Two enterprising entomologists tracked down a rare, blood-drawing beetle that vanished from Victoria’s seaside bluffs 90 years ago. The bite of the Audouin's Night-stalking Tiger beetle is capable of drawing blood.Andy Teucher/Handout

In the summer of 1924, a beetle was found somewhere along the seaside bluffs below Victoria's Dallas Road. More precisely, it was an Audouin's Night-stalking Tiger Beetle – a fast, active predator, big enough to draw blood from a human hand.

The following spring, a second beetle was found along a nearby path, making a matched pair.

From there, the trail ran cold. Was that the end of the line?

The fragile Garry Oak habitat around Victoria provided just the right hunting grounds for the voracious beetle and its larvae, but it has been badly eroded since the 1920s.

The species might have been forgotten, but entomologist Jennifer Heron picked up the cold case.

For Ms. Heron, an invertebrate conservation specialist with the provincial ministry of environment, solving these kinds of mysteries are the thrill of the job.

In British Columbia, there are a handful of entomology collections, the main one at the Royal B.C. Museum in Victoria, but also at universities, at Agriculture Canada and the Pacific Forestry Centre. Typically, each collection will include drawers full of unidentified specimens. She dug through countless drawers, studied databases, old publications and field notes, and reached out to far-flung collectors.

"Sometimes, [the information] is in the weirdest and most random places," she said, "and you figure this out when you least expect it."

The process led her to several target areas where the large beetle might be found, including Victoria and the Vancouver suburb of White Rock.

After securing permits, she and her team set out pit traps, which they covered up just enough to keep small rodents out, leaving enough of a gap for an unsuspecting beetle to tumble in.

It is a low-tech, low-cost technique that requires patience – and a strong stomach.

"You use a beer cup cut flush in the ground. We fill it with antifreeze – non-toxic to pets – because it doesn't evaporate. The bug falls in and dies." That's the easy part. The contents of the pit traps are collected regularly and brought back to the lab, where the slow, icky process of cleaning and sorting the various bits of flotsam and jetsam that have landed in the mess takes place.

"It's quite nasty," said Andy Teucher, the Victoria-based biologist on the beetle team who oversaw the local pit traps. He spent the summer of 2009 checking a series of traps around town, all without success.

At the end of the summer, he was collecting the traps – it was the final day of what looked like a fruitless search. "I was just on top of the bluff, and I found one of the traps damaged. The contents spilled, so I quickly sorted through right there and I saw this big, black beetle."
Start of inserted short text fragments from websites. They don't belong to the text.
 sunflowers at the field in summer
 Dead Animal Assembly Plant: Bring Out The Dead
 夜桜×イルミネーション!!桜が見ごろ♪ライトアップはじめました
He knew at once this was Audouin's Night-stalking Tiger Beetle. "I did a little dance on top of the bluff there."

Mr. Teucher is currently an environmental reporting analyst, but previously he worked on species at risk. Which made his next find even more special.

Last year, as he was riding his bike home from work along the Lochside Trail in Saanich, he almost ran over a beetle.

"When you spend enough time in the field, your eyes are always scanning. I saw this beetle run quickly across the path. I whipped my bike around and grabbed it before it disappeared."

He improvised a container and made his way home with his prize – a live specimen to study. And he did learn the hard way, their bite can draw blood.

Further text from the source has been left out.